A la lumière des évolutions législatives, médicales et sociétales des dernières années, le Comité consultatif national d'éthique (CCNE) vient de publier son Avis 139 « Questions éthiques relatives aux situations de fin de vie : autonomie et solidarité » dans lequel il aborde les questions éthiques générées par l'application du droit actuel dans les différentes situations de fin de vie et il complète son analyse par un certain nombre de propositions. Cet avis est destiné à contribuer aux réflexions de tous : législateurs, citoyens, professionnels de santé, citoyens, chercheurs ...

Cadre actuel suffisant quand le pronostic vital est engagé

Si le CCNE observe une évolution positive du droit des personnes à la fin de leur existence depuis une vingtaine d'années, en particulier grâce à la loi Claeys-Leonetti de 2016, il constate un décalage entre la loi et son application. De ce point de vue, il regrette qu'il n'y ait pas eu de réelles évaluations de l'impact des différentes lois. Il déplore en outre une application insuffisante des plans successifs en faveur des soins palliatifs. Il constate par ailleurs que nos concitoyens ne s'emparent pas suffisamment des mesures leur permettant de désigner une personne de confiance et d'établir des directives anticipées.

En dépit de ces limites, le CCNE estime que le cadre juridique actuel est satisfaisant lorsqu'un pronostic vital est engagé à court terme, « offrant des dispositifs respectueux de la dignité des personnes atteintes de maladies graves et évoluées ».

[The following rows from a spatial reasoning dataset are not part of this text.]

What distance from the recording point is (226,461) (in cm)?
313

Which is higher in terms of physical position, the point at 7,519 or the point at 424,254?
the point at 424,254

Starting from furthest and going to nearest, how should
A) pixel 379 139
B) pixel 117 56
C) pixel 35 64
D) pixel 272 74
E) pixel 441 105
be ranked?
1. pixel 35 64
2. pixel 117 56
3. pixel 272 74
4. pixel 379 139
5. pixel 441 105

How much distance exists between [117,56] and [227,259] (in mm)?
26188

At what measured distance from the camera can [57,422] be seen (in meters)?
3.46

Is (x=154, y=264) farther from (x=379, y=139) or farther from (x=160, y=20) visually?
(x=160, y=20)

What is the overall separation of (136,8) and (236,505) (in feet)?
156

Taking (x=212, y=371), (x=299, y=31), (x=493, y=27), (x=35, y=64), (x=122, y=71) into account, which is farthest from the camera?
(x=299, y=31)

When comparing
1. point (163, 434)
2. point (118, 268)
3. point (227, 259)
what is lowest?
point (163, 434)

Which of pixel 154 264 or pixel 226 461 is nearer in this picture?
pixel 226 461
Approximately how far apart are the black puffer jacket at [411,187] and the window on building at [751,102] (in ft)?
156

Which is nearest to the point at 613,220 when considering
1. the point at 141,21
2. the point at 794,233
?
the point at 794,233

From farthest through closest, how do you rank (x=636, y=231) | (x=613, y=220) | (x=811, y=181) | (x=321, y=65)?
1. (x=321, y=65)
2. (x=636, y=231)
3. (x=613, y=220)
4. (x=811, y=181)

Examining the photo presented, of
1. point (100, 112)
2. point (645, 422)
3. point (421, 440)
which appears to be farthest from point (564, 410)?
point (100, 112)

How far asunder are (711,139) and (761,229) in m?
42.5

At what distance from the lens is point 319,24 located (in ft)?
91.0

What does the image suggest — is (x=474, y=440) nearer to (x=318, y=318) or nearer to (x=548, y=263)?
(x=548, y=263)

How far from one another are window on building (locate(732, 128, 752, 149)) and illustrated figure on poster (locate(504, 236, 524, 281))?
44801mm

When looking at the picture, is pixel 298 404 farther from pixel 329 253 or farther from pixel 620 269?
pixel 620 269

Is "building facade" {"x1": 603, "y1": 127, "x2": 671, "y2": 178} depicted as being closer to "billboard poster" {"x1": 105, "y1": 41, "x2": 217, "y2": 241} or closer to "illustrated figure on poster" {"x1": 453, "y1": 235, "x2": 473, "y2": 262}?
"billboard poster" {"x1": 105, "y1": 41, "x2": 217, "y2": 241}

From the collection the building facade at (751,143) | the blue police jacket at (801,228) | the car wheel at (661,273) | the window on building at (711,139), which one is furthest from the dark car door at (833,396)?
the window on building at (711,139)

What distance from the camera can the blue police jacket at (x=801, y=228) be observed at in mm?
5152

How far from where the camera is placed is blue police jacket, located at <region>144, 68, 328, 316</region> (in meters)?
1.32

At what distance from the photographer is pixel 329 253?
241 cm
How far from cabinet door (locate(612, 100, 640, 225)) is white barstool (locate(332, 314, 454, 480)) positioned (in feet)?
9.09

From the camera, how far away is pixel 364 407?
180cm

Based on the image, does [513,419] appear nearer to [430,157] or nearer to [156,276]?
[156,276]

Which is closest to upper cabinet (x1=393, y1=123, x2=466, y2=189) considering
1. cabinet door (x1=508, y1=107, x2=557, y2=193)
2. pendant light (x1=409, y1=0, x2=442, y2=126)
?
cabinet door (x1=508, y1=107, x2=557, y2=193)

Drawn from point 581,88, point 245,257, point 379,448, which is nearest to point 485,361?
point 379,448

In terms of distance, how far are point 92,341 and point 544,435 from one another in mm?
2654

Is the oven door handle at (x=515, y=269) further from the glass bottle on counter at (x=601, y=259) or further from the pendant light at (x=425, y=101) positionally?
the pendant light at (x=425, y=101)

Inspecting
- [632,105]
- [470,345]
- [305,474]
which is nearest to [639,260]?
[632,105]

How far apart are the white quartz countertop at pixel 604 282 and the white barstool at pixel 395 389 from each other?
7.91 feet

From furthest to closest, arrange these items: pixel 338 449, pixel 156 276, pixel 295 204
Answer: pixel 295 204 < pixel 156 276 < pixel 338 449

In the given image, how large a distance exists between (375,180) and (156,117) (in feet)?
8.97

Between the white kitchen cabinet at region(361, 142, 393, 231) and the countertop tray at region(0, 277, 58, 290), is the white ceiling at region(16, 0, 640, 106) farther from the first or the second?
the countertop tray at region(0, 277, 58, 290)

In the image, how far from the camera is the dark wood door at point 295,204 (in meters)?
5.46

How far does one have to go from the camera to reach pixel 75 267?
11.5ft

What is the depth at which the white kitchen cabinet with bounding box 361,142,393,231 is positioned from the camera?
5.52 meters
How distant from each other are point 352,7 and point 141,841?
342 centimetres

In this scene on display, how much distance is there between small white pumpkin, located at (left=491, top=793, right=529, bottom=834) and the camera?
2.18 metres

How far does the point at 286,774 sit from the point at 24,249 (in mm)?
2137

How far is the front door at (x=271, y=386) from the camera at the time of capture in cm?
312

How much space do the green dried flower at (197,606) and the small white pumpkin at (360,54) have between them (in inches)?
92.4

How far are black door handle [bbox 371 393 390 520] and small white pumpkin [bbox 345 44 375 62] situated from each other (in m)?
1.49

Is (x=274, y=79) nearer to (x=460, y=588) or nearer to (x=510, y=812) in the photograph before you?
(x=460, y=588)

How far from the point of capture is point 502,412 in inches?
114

Des conditions avec lesquelles il apparait inacceptable de transiger

Si le législateur venait à s'emparer de ce sujet, le CCNE considère « qu'il existe une voie pour une application éthique d'une aide active à mourir, à certaines conditions strictes, avec lesquelles il apparait inacceptable de transiger ». Celles-ci devront allier de manière indissociable un renforcement des mesures de santé publique en faveur des soins palliatifs et la prise en compte de repères éthiques majeurs dans les mesures législatives qui seraient prises. Cela suppose de :

- soutenir l'expression anticipée de la volonté (désignation de la personne de confiance et directives anticipées), de favoriser le caractère interprofessionnel de la collégialité lors de la décision médicale d'arrêt de traitement, d'élargir la sédation profonde et continue au-delà des unités spécialisées ;

- ouvrir la possibilité d'un accès légal à une assistance au suicide « aux personnes majeures atteintes de maladies graves et incurables, provoquant des souffrances physiques ou psychiques réfractaires, dont le pronostic vital est engagé à moyen terme. » La demande d'aide active à mourir devrait être exprimée par une personne disposant d'une autonomie de décision au moment de la demande, de façon libre, éclairée et réitérée. La décision de donner suite devrait alors faire l'objet d'une trace écrite argumentée et serait prise par le médecin en charge du patient à l'issue d'une procédure collégiale rassemblant d'autres professionnels de santé.

Un débat national nécessaire

Mais le débat reste vif et le CCNE laisse au législateur, s'il s'emparait du sujet, la responsabilité de déterminer alors la démarche la plus appropriée pour encadrer ces situations. Mais il estime aussi que l'extrême complexité du thème de la fin de vie qui fait se croiser représentations symboliques et spirituelles de la mort, peur et angoisses, l'expérience toujours vive de l'épidémie de Covid qui se traduit par une crise sans précédent de notre système de santé et la difficulté pour les soignants d'accompagner les patients dans leur parcours de vie nécessitent que s'ouvre un temps de dialogue et d'écoute respectueuse. Le CCNE appelle de ses voeux l'organisation d'un débat national auquel il participera.

A noter : si ce texte a été voté par la majorité des membres du CCNE, huit membres ont souhaité exprimer une « réserve » qui figure en fin de l'avis.